Token incentives bootstrap Web3 networks. Let’s start with how Web3 networks use tokens to bootstrap their growth, providing early ecosystem users with financial value until network effects kick in. As Chris Dixon from Andreessen-Horowitz points out, Web2 startups require significant venture investment to fund sales and marketing campaigns to attract new users. According to the so-called Metcalfe’s Law, the value of a network dramatically increases with the number of participants. In other words, a social network isn’t very valuable when there are just a handful of users; however, it becomes indispensable when there are a billion global users connecting each day. Once Web2 companies have scaled with network effects kicking in, it’s rational for them to try and extract as much value as possible from users through data monetization, increased subscription prices, and other revenue streams.

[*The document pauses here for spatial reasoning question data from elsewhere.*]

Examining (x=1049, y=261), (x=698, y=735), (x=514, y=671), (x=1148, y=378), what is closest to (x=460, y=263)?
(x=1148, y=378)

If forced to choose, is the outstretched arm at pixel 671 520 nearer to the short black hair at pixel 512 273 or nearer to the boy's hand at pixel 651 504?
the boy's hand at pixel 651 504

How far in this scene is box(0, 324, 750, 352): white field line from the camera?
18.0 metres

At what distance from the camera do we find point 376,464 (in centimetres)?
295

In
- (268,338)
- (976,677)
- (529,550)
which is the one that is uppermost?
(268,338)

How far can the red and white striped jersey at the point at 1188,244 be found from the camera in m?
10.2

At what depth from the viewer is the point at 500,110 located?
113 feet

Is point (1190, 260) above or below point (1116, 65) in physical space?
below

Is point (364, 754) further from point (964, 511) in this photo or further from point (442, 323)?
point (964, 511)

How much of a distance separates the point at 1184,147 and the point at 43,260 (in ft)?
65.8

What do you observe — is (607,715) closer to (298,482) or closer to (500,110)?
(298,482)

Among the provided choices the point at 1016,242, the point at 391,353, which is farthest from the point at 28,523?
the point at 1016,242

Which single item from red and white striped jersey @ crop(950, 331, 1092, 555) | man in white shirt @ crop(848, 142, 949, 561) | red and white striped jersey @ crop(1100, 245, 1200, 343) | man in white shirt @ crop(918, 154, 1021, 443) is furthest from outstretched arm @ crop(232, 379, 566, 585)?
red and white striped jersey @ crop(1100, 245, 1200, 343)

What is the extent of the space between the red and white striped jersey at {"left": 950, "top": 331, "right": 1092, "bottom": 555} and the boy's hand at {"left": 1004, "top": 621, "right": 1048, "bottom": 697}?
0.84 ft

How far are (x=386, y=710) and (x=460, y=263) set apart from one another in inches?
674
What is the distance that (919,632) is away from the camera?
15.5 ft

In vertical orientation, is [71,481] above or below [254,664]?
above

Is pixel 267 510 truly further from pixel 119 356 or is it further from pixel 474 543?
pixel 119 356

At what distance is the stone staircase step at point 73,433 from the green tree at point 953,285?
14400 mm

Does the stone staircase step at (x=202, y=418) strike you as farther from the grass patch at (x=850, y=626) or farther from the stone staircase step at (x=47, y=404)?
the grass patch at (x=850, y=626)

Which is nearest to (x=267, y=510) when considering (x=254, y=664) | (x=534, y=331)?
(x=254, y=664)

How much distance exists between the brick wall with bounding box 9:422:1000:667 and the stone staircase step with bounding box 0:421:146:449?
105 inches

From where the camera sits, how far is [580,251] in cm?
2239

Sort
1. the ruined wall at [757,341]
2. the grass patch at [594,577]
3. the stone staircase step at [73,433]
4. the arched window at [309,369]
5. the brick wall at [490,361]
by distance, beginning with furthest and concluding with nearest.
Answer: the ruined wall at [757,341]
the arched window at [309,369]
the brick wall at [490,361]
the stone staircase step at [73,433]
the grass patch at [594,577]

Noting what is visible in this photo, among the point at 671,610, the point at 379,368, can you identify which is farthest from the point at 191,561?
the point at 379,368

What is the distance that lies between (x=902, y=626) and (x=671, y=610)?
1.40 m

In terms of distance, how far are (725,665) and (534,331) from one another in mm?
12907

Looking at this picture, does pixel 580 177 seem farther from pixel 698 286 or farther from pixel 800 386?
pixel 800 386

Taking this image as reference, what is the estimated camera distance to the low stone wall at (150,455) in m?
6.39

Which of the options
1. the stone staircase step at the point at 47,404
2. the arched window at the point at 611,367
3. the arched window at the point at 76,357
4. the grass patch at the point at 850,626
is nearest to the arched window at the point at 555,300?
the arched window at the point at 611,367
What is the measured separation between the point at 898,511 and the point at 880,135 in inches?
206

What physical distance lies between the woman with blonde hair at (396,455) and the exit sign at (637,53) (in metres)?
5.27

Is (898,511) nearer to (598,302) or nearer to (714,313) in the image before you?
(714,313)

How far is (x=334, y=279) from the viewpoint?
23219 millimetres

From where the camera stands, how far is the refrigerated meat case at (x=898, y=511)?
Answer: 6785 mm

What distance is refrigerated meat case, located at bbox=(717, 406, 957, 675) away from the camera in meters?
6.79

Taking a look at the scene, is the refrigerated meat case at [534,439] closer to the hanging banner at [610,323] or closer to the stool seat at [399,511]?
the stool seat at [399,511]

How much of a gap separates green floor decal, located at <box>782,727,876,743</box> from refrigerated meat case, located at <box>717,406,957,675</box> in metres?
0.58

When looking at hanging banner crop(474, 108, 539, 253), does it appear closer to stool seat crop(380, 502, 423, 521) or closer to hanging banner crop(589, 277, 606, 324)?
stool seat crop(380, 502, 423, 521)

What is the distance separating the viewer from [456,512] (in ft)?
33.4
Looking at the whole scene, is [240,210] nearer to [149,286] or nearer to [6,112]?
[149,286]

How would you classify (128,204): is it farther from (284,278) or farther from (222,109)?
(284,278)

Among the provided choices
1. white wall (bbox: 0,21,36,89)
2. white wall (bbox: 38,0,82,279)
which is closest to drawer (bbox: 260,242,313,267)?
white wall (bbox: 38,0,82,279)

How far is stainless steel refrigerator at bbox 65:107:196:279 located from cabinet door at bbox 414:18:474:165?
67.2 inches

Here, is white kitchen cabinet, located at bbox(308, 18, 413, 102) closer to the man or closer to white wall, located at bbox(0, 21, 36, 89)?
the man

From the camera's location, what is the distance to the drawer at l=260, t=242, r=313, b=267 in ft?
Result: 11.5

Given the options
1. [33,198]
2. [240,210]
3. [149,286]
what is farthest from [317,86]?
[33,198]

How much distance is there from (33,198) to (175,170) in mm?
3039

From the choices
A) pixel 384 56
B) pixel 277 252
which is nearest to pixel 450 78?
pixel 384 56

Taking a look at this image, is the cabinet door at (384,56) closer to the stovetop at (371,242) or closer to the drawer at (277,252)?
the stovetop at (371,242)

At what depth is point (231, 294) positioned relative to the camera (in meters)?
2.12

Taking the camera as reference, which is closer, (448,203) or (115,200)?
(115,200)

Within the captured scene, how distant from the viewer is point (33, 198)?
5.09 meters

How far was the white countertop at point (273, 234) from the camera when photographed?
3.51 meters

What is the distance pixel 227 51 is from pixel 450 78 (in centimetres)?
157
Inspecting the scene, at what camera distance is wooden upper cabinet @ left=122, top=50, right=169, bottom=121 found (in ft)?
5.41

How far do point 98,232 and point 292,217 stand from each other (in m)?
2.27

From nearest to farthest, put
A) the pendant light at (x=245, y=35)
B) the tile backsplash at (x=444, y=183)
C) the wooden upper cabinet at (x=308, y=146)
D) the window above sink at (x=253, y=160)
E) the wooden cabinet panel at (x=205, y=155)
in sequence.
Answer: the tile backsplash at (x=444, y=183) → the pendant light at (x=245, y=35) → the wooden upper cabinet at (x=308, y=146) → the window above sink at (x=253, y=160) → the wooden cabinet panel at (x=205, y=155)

Web3 ecosystems, however, reward users with token-based financial utility during the early stages of network growth to make up for the lack of native utility, with rewards tapering off as the network and its associated utility scales.¹ A user may be happy spending time in early versions of a play-to-earn game, such as Axie Infinity, since they can earn tokens that have the potential to appreciate significantly as the network grows. The same user may be incentivized to continue playing when token rewards decrease, but only if the game itself has evolved substantially to provide significant more value.

If you’re an entrepreneur with a new idea, consider how you might bootstrap your network with a Web3 solution while minimizing the need for traditional venture funding. If you’re already in an established company with scale, be on the lookout for emerging competitors wielding distributed models with the potential to unseat you by luring your customers to their network with token incentives.

Web3 take rates are much lower than Web2 equivalents. Because Web3 ecosystems are designed to be owned by and give back value to users, they often have much lower take rates than comparable Web2 offerings. Just as Jeff Bezos frequently stated, “Your margin is my opportunity” when explaining Amazon’s low-price, low-margin strategy to establish market share,² Andreessen-Horowitz’s Chris Dixon describes the transition to Web3 with an updated, “Your take rate is my opportunity.”³ Think of take rates as how much of the financial value a network generates is retained by the network provider rather than the users. Overall Web3 ecosystems tend to have much lower take rates than Web2 companies, often due to inherent designs to incentivize and be owned by users, but also because ecosystems often require smaller amounts to maintain and evolve platforms, and do not spend significantly on customer acquisition and marketing. Since users frequently own a majority of Web3 ecosystems, the bulk of revenue generated is returned to them. Moreover, because many ecosystems utilize open-source software, those ecosystems with higher than needed take rates incentivize others to fork the project, in essence becoming a competitor providing similar services with lower take rates.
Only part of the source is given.